SPD-Fraktionsführung war informiert

Der Vorstoß des Ministers in den USA war zuvor offenbar nicht nur innerhalb der Bundesregierung, sondern auch mit der SPD-Fraktionsführung besprochen worden. „Der Brief war mit den Fachressorts abgestimmt“, auch das Kanzleramt sei eingebunden gewesen, sagte SPD-Parlamentsgeschäftsführer Carsten Schneider am Mittwoch. Er selbst sei ebenfalls informiert gewesen. Es könne nicht sein, dass Scholz und das Bundesfinanzministerium parlamentarische Anfragen der Opposition zum Angebot an die Trump-Regierung nicht beantworteten, „aber die SPD-Fraktion exklusiv informiert wird“, kritisierte Kindler auf Twitter.

Deswegen beantragten die Grünen in einer aktuellen Stunde im Bundestag zu den Entwicklungen in Russland, Scholz herbeizuzitieren. Die Opposition stimmte geschlossen dafür, die Sitzung wurde unterbrochen, bis Scholz auf der Regierungsbank saß.

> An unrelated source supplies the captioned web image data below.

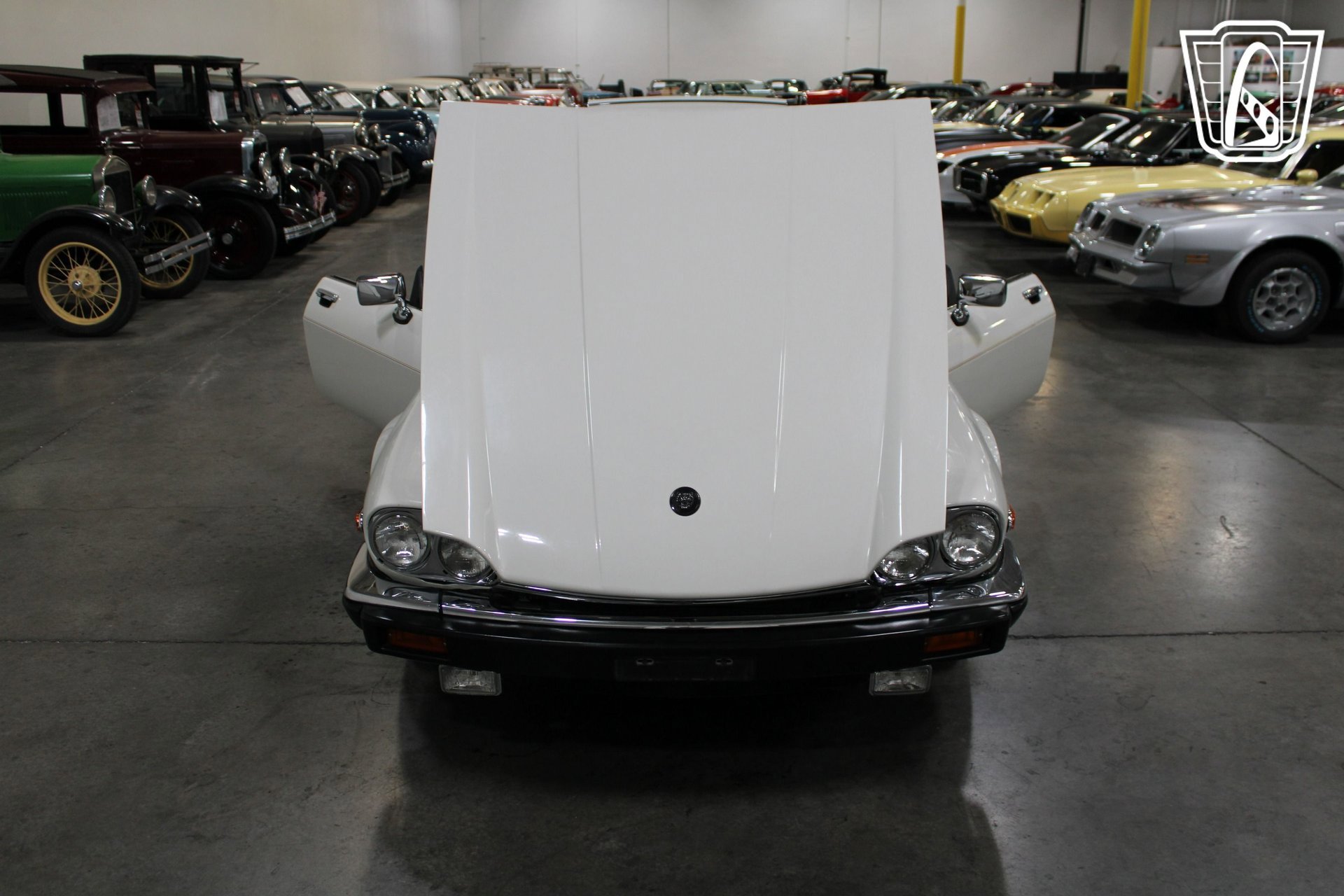 Used 1989 Jaguar XJS V12 Convertible RWD image 24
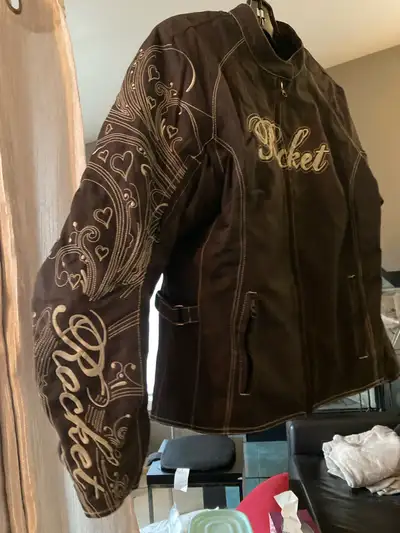 Manteau de moto femme XL , doublure amovible, toutes ses protections. Ginette 514-244-3717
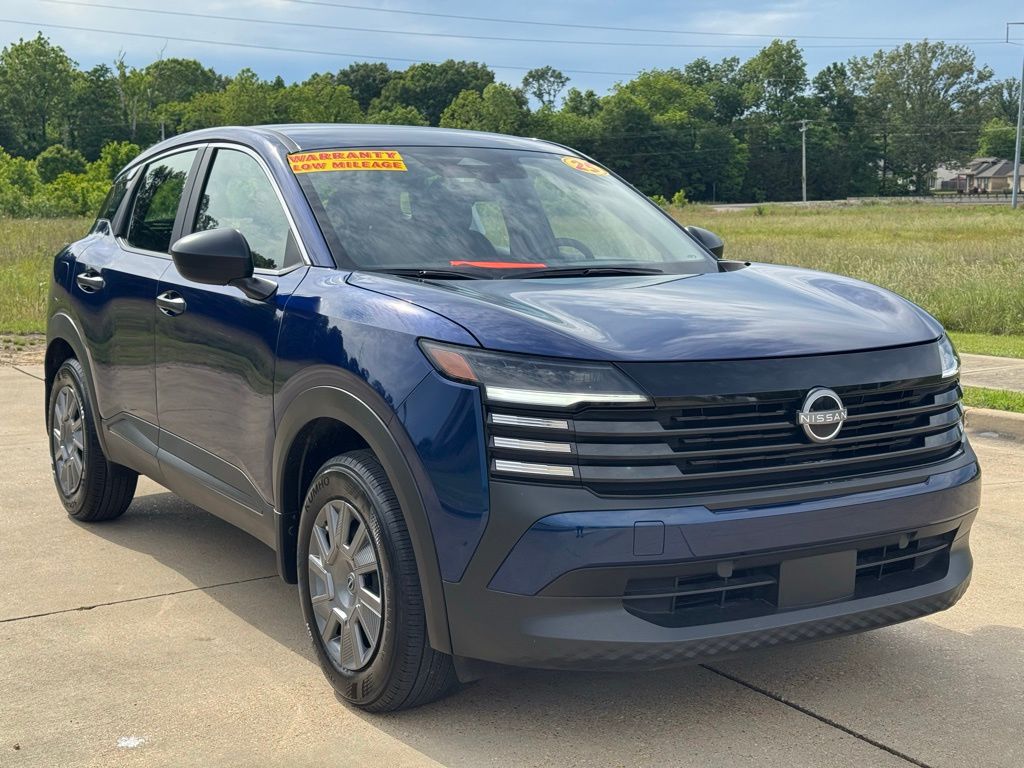 2025 Nissan Kicks 2.0 S AWD's photo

Außenminister Heiko Maas (SPD) sprach in diesem Zusammenhang von einem „scheinheiligen Spektakel“. Er verwies darauf, dass sich der heutige Grünen-Vorsitzende Robert Habeck als Vize-Ministerpräsident in Schleswig-Holstein selbst für LNG-Infrastruktur eingesetzt habe. Scholz selbst hat sich zu dem Brief bisher nicht geäußert. Im Bundestag verfolgte er die Debatte von der Regierungsbank aus.